Intanto la ferma volontà e il rinnovato entusiasmo di un Presidente che tutta Italia ci invidia, dallo spirito di appartenenza che, al di la dei risultati, resta il nostro marchio di fabbrica, dalla città, dai tifosi, quelli veri, con buona memoria ed il palato non troppo sopraffino in grado di accettare anche le cocenti sconfitte, da un futuro di giovani interessanti come quelli visti in queste ultime giornate tutti passati dal vivaio biancoceleste ed ora pronti a fare il salto nel calcio che conta. I volti emozionati di Bruno, Meazzi, Villa, Reali, Andreis ai quali si è aggiunto oggi quello di Mateus Muller Cecchini sono la più bella prospettiva per il futuro.
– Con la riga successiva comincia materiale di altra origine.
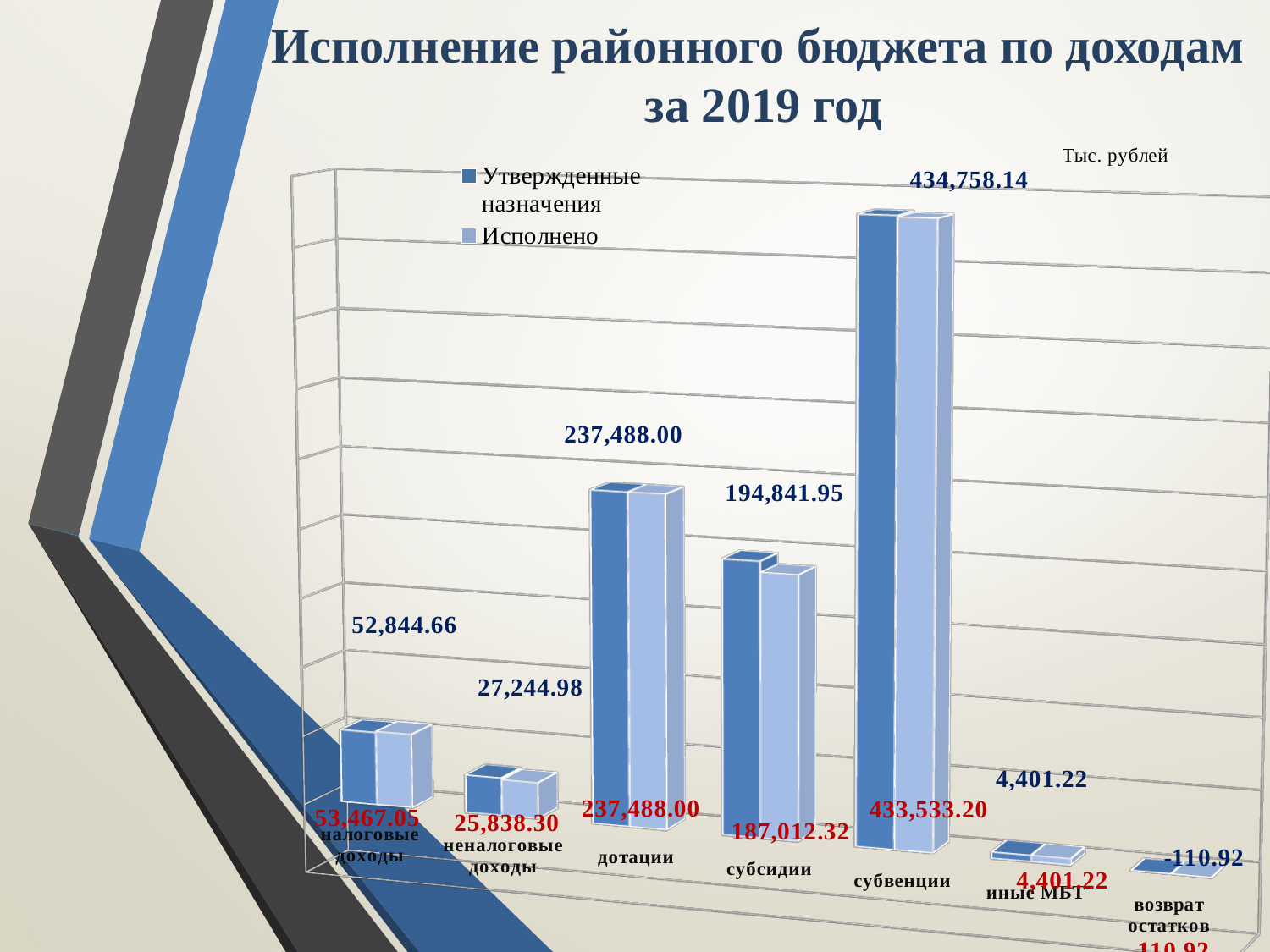
What is the difference between Утвержденные назначения and Исполнено for субсидии? 7,829.63 How many series does the legend list? 2 What unit is stated for the values in the chart? Тыс. рублей What is the value of Исполнено for субсидии? 187,012.32 What is the value of Утвержденные назначения for неналоговые доходы? 27,244.98 How many categories are shown on the x axis? 7 What is the value of Утвержденные назначения for субвенции? 434,758.14 What kind of chart is shown on the slide? bar chart Which category has the lowest value for Исполнено? возврат остатков Which category has the highest value for Утвержденные назначения? субвенции Which is larger for неналоговые доходы: Утвержденные назначения or Исполнено? Утвержденные назначения What is the value of Исполнено for налоговые доходы? 53,467.05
Nei prossimi giorni si tracceranno le linee guida della prossima stagione con un occhio rivolto anche a quelle riforme sempre più probabili, che tra un paio d’anni riguarderanno i campionati di serie B e C. L’Entella dovrà ritrovare la propria collocazione nel calcio professionistico ed essere pronta ai cambiamenti che potrebbero ridisegnare il perimetro del calcio oltre la massima serie. Non tutte le sconfitte vengono per nuocere purchè, come già affermato pochi giorni fa dal presidente, si sappia far tesoro degli errori commessi.

Questo anno, fin troppo negativo per essere vero, deve essere al più presto relegato negli archivi biancocelesti assieme ad altri anni negativi(pochi), subito a fianco delle tante soddisfazioni vissute a tutti i livelli in questi ultimi 15 anni. Questa è la sfida che attende l’Entella, questo è l’obiettivo per cui ricominciare a lavorare tutti insieme da subito.